Suppose that the \((\mathbf {\mathbf {a}},\mathbf {\mathbf {b}})\) given in the \(\mathsf {PLWE}\) instance is uniform, then the distribution of the challenge ciphertext \((\mathbf {h}^*,\mathbf {\mathbf {u}}^*,\mathbf {\mathbf {v}}^*)\) is also uniform.

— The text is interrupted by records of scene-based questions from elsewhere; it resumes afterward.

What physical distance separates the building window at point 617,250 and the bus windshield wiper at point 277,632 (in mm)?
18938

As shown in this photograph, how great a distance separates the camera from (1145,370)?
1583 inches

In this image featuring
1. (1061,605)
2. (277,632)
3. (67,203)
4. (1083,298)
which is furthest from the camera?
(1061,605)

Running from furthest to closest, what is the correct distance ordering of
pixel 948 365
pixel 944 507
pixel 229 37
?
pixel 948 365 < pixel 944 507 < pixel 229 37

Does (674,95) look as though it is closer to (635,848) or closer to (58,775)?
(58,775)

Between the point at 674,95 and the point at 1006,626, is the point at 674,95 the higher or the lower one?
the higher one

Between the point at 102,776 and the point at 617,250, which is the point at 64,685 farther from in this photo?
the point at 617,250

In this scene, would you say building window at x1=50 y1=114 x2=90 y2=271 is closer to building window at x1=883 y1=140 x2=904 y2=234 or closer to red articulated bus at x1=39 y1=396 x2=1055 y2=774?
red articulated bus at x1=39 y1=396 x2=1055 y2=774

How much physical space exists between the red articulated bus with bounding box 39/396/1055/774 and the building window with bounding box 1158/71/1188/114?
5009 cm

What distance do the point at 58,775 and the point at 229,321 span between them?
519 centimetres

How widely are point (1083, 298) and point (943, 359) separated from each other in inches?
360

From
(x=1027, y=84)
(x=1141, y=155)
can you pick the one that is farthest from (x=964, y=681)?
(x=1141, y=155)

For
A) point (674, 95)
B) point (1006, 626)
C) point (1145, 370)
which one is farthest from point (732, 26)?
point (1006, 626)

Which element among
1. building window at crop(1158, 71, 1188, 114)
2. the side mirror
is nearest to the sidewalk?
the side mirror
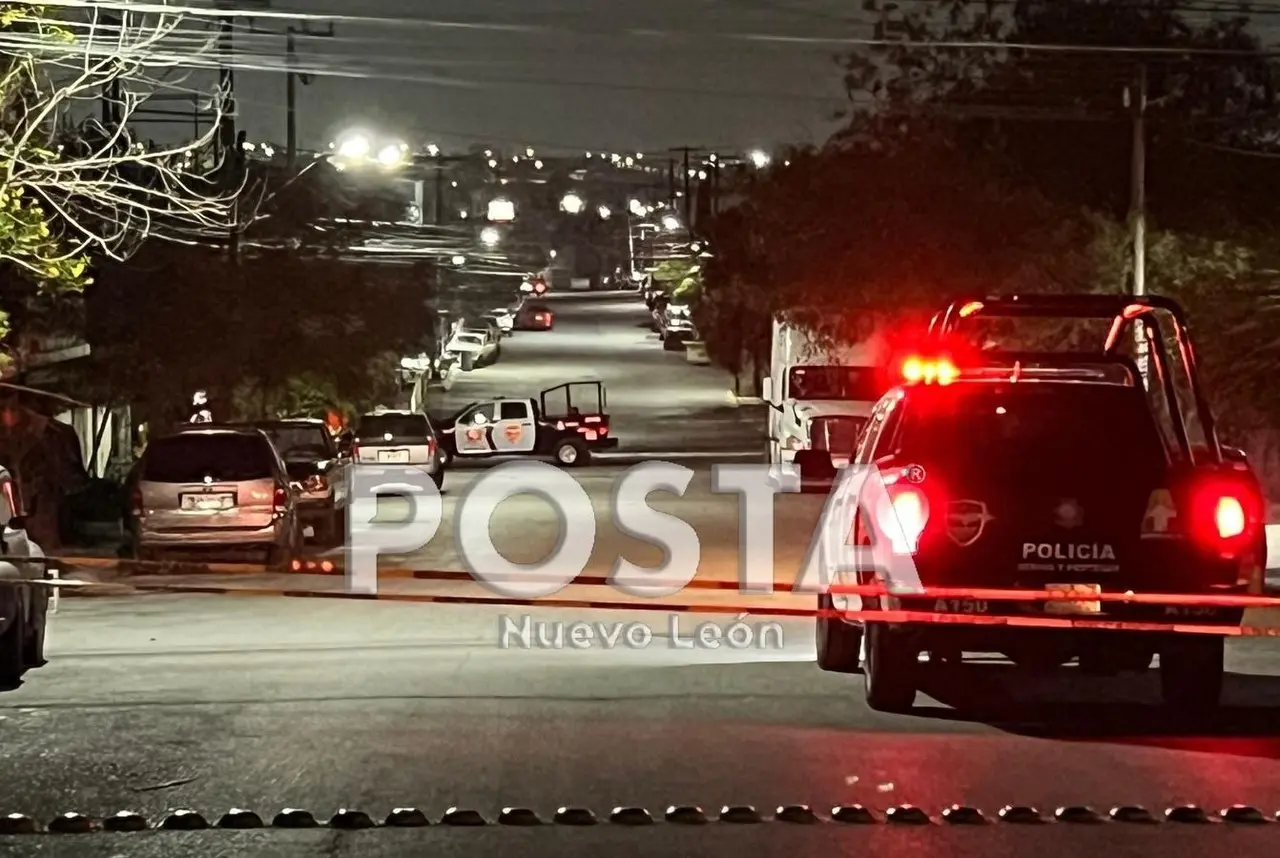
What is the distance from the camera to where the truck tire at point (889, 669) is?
10477 millimetres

Otherwise, suppose \(\mathbf {\mathbf {b}} = \mathbf {\mathbf {a}} \mathbf {s} + p\mathbf {\mathbf {e}}\) for some \(\mathbf {s}\) and \(\mathbf {\mathbf {e}}\) sampled from the appropriate distributions, then

$$\begin{aligned} \mathbf {\mathbf {v}}^{*T}&= -\mathbf {\mathbf {b}}^T \mathbf {R}_{id^*} + \mathbf {\mathbf {m}}^{*T} \\&= -\mathbf {s} \mathbf {\mathbf {a}}^T \mathbf {R}_{id^*} - p \mathbf {\mathbf {e}}^T \mathbf {R}_{id^*} + \mathbf {\mathbf {m}}^{*T} \\&= \mathbf {s} (\mathbf {\mathbf {a}}^T_{id^*} - \mathbf {h}_{id^*} \mathbf {\mathbf {g}}^T ) - p \mathbf {\mathbf {e}}^T \mathbf {R}_{id^*} + \mathbf {\mathbf {m}}^{*T} \end{aligned}$$

By [8, Lemma 24], we have \(\mathbf {h}_{id^*} = -\mathbf {h}^*\) with non-negligible probability. In such case, we have

$$\begin{aligned} \mathbf {\mathbf {v}}^{*T}&= \mathbf {s} (\mathbf {\mathbf {a}}^T_{id^*} + \mathbf {h}^* \mathbf {\mathbf {g}}^T) - p \mathbf {\mathbf {e}}^T \mathbf {R}_{id^*} + \mathbf {\mathbf {m}}^{*T} \end{aligned}$$

which is distributed identically as valid ciphertexts do.    \(\Box \)

6 Concluding Remarks

We detailed how to generate trapdoors for ideal lattices. We then use it to construct a new (H)IBE scheme. Our scheme has several improvement over that constructed by Agrawal et al. [8]:

  • Our scheme is based on ideal lattices, therefore the size of the public parameters, master key and the identity secret key are reduced by a factor of \(n\).

  • Using the new trapdoor delegation algorithm, the size of the identity secret key grows linearly, rather than quadratically, in the depth of the hierarchy.

  • Our scheme is secure against chosen-chiphertext-attack.